Les juges devront aller à l’hôpital valider ou non
Le Conseil constitutionnel avait obligé la loi de 2011 à une modification de taille dans le processus de la décision d’hospitalisation sous contrainte : il avait imposé la présence d’un juge des libertés et de la détention (JLD). Celui-ci devant valider l’hospitalisation dans les 15 jours.
Le gouvernement comme les députés ont voulu aller un peu plus loin. Et donner plus de garanties aux malades. «Tout le monde nous le dit, cette audience où le juge valide ou pas cette décision d’hospitalisation doit se tenir à l’hôpital, et non pas au tribunal, ni encore moins par vidéo conférence comme cela se fait. Notre proposition de loi le dit clairement, insiste Denys Robiliard.L’audience aura ainsi lieu toujours à l’hôpital, sauf dérogation. De même, la présence d’un avocat nous paraît essentielle, et c’est la seconde nouveauté.»
La commission des affaires sociales aurait voulu que le juge statue plus vite. «Deux semaines, c’est trop long», a rappelé Denys Robiliard qui a proposé de raccourcir fortement ce délai : «Nous en avons discuté avec la chancellerie et avec le ministère de la Santé.
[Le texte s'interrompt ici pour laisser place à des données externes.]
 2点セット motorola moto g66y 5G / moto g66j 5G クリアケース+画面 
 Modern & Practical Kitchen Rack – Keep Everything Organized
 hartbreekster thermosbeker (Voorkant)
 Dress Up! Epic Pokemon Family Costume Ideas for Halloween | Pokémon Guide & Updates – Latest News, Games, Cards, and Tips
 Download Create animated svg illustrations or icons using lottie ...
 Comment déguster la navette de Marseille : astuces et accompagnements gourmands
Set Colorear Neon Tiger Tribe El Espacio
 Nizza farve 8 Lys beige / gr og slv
Mais c’est vrai que l’on bute sur un problème de moyens. Pour la justice, l’intervention du juge s’est faite à moyens constants. Or cela a correspondu, en un an, à plus de 60 000 décisions. Si on raccourcit le délai à 8 jours au lieu de 15, cela veut dire 8 000 décisions de plus.» Est-ce réalisable ?
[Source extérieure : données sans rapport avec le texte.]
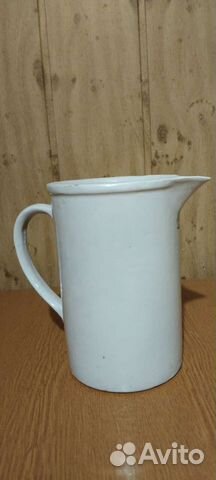 Кружка мерная фарфоровая СССР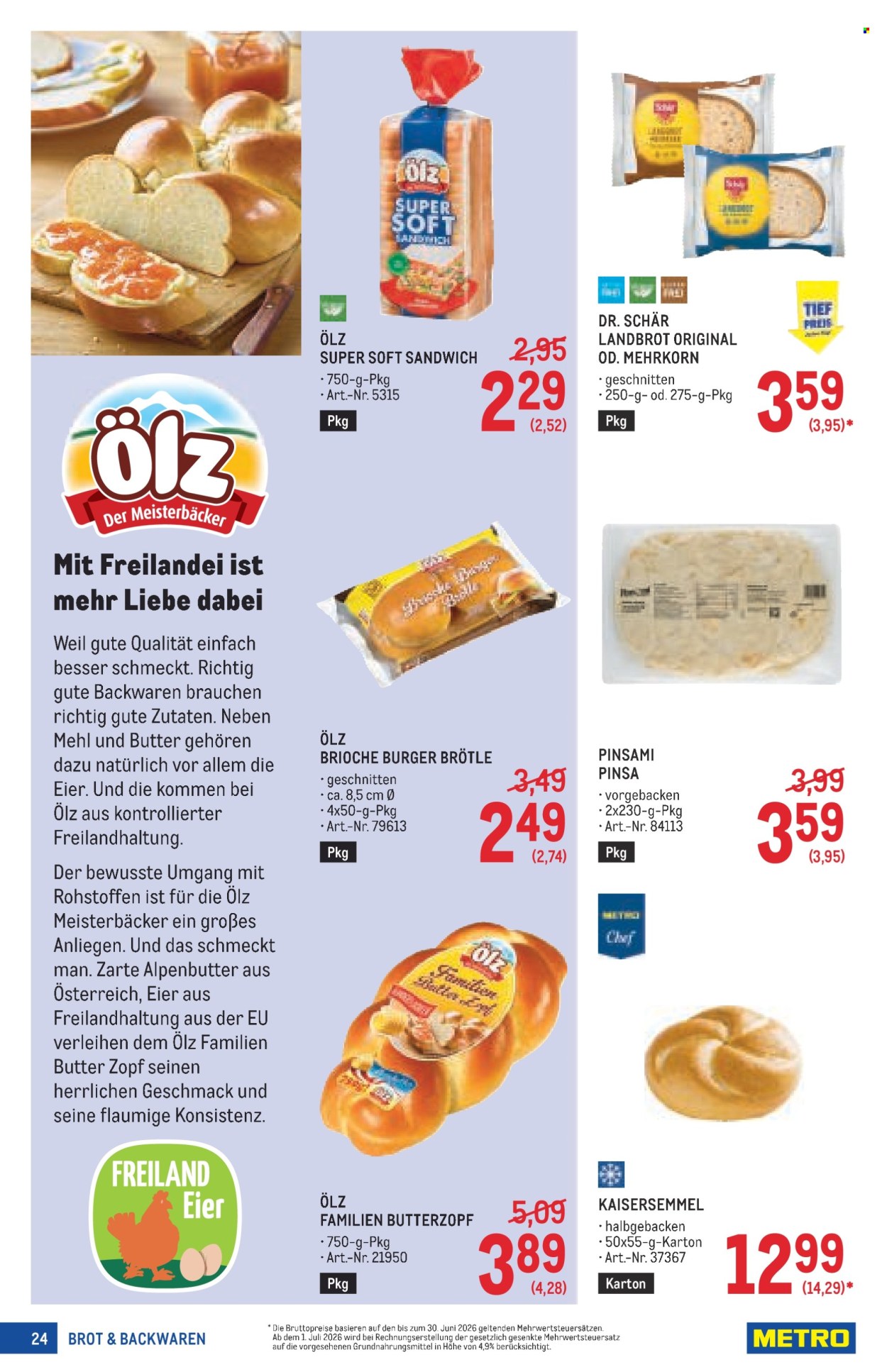 Angebote Metro - 25.6.2026 - 8.7.2026. Seite 24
Les JLD se disent débordés, d’autant qu’il y a une grande inégalité territoriale : aujourd’hui 24 tribunaux rendent la moitié des décisions, et certains départements comme la Haute-Loire sont à deux doigts de craquer, faute de magistrats. Finalement, gouvernement et députés devraient se mettre d’accord sur un délai de 12 jours.
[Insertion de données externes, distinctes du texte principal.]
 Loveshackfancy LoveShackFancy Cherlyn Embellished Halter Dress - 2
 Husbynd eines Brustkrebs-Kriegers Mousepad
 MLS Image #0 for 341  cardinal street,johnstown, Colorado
Retour au régime antérieur des permissions de sortie
Dans sa dynamique sécuritaire voire carcérale, la loi de 2011 avait eu l’idée saugrenue d’interdire toutes les sorties d’essai des malades, ou du moins de les rendre très difficiles.«Une aberration thérapeutique», avait réagi le monde de la psychiatrie. «Pour un malade, une sortie de 24 ou 48 heures accompagnée, c’est nécessaire et utile. Avec la loi de 2011, tout était bloqué. C’était le règne de la peur, tout le monde se couvrait», nous disait un psychiatre de Grenoble. La proposition de loi suggère de revenir aux pratiques classiques, avec des permissions encadrées et accompagnées. On le voit, ce sont de petites modifications. Hier, à l’Assemblée, une trentaine de députés de tous bords en ont débattu. Sans coups d’éclat. Aucune grande envolée, mais au final des petites avancées pour les malades. Le texte a été adopté hier en fin d’après-midi.